◆ Stated goal ◆
Please write out a passage from the aquarium forum thread below word for word, beginning at the words "## japes (Jan" and stopping after "been a while.".

Hi there... As I've said before... absolutely beautiful... love the 75 gallon... :drooling: :drooling: 
Good luck with the tanks.. Wish I could learn to take photos as well as you... they are awesome.. :thumb: 
Take care Sue


----------



## blairo1 (May 7, 2006)

Not cool bro, you're making me want a bunch of Geo's..... :lol:

Beautifully clean tank, nice simple but effective aquascape that does what it needs to and helps keep the attention on the excellent fish specimens. I look forward to some high quality shots. (Who are you on APF? I don't remember you saying.) Oh and what's the tune on the vid?

:thumb:


----------



## japes (Jan 10, 2008)

Hey *Blair*,

I'm japes on APF, I rarely post there. These are all just quick snaps with the Fuji P&S, I'll get some shots with the 400D next week (I don't always have access to it).

Song on the video is Staind - It's been a while.


----------



## LJ (Sep 12, 2007)

Thanks for the shots of the agassizi. The female looks especially nice :thumb:


----------



## blairo1 (May 7, 2006)

:thumb:

(I didn't mean to imply that these shots weren't quality either bud, just re-read it and realised it could be taken the wrong way).


----------



## Dutch Dude (Sep 14, 2006)

◆ Listing ◆
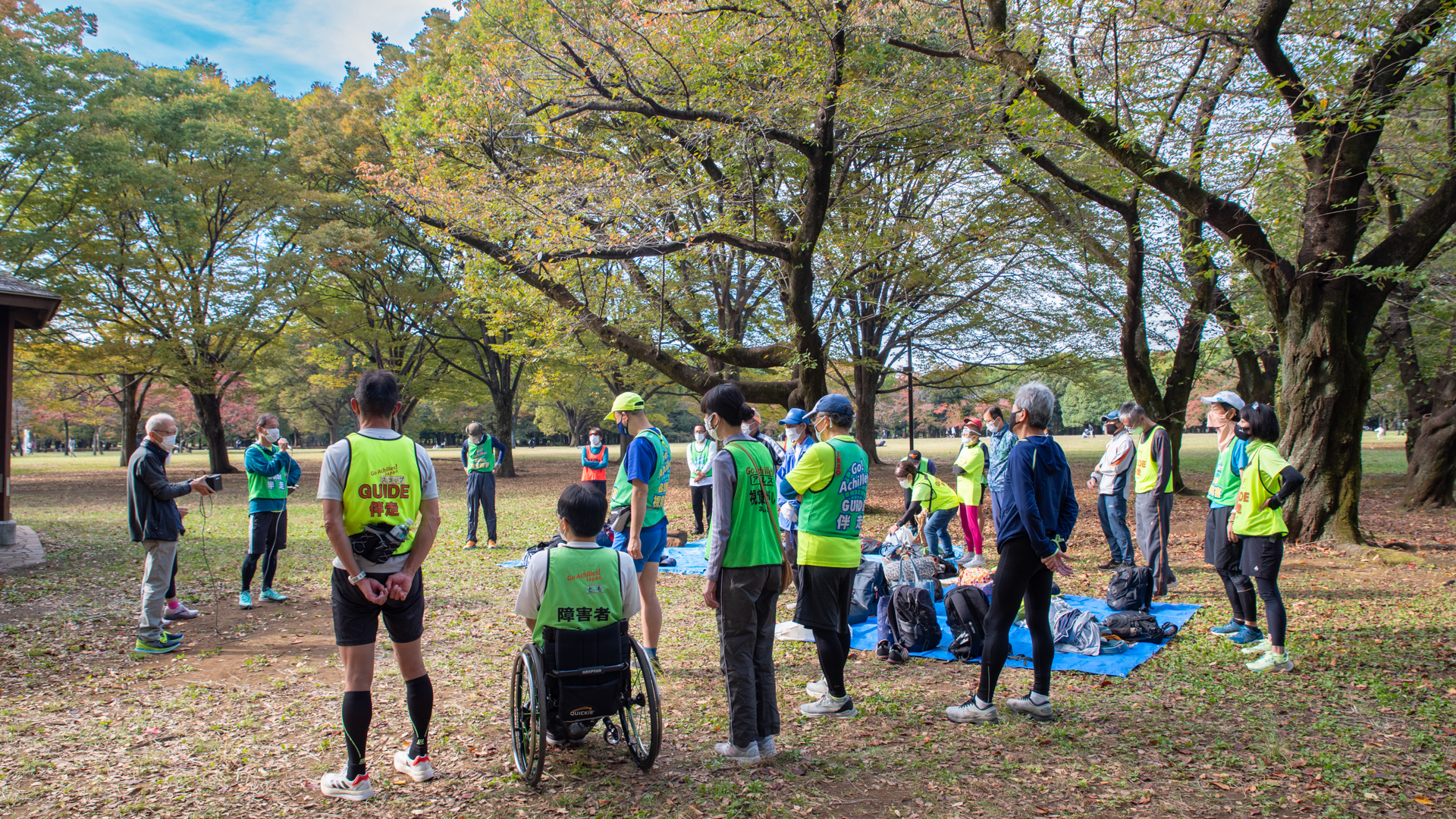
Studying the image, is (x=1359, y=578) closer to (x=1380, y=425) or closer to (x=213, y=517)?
(x=213, y=517)

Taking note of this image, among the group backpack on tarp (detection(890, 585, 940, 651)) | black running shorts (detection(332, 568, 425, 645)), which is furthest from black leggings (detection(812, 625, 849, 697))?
black running shorts (detection(332, 568, 425, 645))

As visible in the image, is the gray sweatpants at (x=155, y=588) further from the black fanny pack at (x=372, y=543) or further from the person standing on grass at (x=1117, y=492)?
the person standing on grass at (x=1117, y=492)

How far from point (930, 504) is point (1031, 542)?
15.4ft

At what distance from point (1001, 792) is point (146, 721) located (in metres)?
4.53

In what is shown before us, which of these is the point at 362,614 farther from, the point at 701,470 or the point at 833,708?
the point at 701,470

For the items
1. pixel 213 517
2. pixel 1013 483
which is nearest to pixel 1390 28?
pixel 1013 483

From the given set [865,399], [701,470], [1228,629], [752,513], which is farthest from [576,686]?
[865,399]

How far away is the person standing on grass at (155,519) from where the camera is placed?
17.7 feet

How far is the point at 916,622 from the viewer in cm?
539

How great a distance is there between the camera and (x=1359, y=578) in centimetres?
759

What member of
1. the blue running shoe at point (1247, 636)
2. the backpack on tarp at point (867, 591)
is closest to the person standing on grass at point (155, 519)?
the backpack on tarp at point (867, 591)

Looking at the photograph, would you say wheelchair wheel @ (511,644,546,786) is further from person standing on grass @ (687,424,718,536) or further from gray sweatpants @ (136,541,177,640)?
person standing on grass @ (687,424,718,536)

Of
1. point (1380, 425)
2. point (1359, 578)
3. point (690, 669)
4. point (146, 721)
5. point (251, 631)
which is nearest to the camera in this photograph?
point (146, 721)

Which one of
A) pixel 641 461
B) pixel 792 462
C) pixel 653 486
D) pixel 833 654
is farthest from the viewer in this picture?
pixel 792 462
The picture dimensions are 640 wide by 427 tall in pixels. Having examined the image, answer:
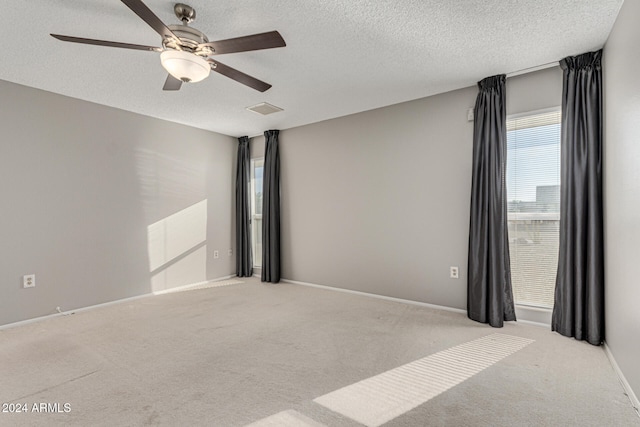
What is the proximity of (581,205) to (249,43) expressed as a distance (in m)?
2.95

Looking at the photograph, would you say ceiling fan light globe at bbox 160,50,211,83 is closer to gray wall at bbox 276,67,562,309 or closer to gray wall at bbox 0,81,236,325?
gray wall at bbox 0,81,236,325

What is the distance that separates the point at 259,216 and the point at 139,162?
2.08m

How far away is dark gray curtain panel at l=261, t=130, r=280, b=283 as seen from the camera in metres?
5.06

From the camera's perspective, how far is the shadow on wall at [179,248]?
4441 millimetres

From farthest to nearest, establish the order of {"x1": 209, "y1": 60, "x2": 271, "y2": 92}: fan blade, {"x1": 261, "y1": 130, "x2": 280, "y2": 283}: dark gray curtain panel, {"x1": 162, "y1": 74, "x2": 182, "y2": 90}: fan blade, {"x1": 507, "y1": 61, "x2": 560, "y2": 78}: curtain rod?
{"x1": 261, "y1": 130, "x2": 280, "y2": 283}: dark gray curtain panel
{"x1": 507, "y1": 61, "x2": 560, "y2": 78}: curtain rod
{"x1": 162, "y1": 74, "x2": 182, "y2": 90}: fan blade
{"x1": 209, "y1": 60, "x2": 271, "y2": 92}: fan blade

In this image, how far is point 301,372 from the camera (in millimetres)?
2217

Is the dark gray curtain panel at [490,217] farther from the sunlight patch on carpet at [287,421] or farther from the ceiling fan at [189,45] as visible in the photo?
the ceiling fan at [189,45]

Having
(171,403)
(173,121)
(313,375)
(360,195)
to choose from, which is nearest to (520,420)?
(313,375)

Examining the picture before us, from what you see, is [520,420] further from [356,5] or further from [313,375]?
[356,5]

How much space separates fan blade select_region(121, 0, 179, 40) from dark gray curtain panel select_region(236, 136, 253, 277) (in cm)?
363

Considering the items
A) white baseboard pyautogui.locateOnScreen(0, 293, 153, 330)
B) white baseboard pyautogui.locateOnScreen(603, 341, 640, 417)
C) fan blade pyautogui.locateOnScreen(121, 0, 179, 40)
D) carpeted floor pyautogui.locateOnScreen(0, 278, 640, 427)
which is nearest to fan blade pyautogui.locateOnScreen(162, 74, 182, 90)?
fan blade pyautogui.locateOnScreen(121, 0, 179, 40)

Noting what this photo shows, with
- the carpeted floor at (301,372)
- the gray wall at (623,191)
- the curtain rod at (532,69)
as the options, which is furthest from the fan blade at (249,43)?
the curtain rod at (532,69)

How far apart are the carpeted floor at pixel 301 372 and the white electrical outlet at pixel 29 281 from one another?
0.41 metres

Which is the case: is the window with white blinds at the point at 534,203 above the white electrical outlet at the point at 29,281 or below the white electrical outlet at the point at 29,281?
above
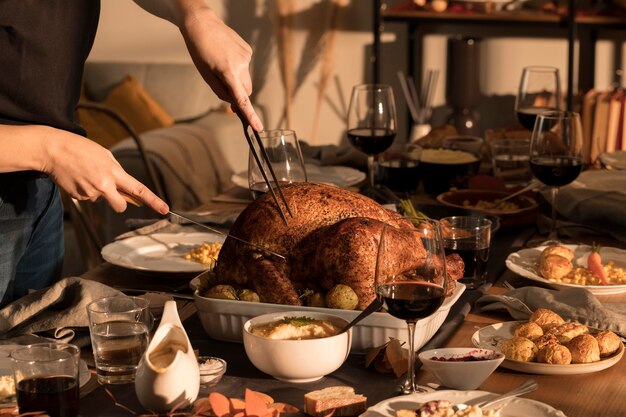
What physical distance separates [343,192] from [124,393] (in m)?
0.48

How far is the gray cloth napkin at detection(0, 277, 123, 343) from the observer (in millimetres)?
1411

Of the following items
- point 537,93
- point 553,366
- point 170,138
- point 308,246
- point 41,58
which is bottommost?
point 170,138

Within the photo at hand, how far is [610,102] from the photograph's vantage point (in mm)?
4188

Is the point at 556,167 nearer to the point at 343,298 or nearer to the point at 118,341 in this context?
the point at 343,298

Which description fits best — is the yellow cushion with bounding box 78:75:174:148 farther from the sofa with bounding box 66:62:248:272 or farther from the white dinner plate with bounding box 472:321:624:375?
the white dinner plate with bounding box 472:321:624:375

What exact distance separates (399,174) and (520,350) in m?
1.03

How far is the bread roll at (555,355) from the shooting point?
4.09 feet

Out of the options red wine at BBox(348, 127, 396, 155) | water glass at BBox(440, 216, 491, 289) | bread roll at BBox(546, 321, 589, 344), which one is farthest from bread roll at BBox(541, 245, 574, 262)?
red wine at BBox(348, 127, 396, 155)

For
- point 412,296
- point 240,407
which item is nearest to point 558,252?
point 412,296

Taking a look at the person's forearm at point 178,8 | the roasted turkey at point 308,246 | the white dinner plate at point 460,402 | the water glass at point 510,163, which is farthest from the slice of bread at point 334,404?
the water glass at point 510,163

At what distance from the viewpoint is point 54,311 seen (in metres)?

◆ Output for this exercise ◆
## japes (Jan 10, 2008)

Hey *Blair*,

I'm japes on APF, I rarely post there. These are all just quick snaps with the Fuji P&S, I'll get some shots with the 400D next week (I don't always have access to it).

Song on the video is Staind - It's been a while.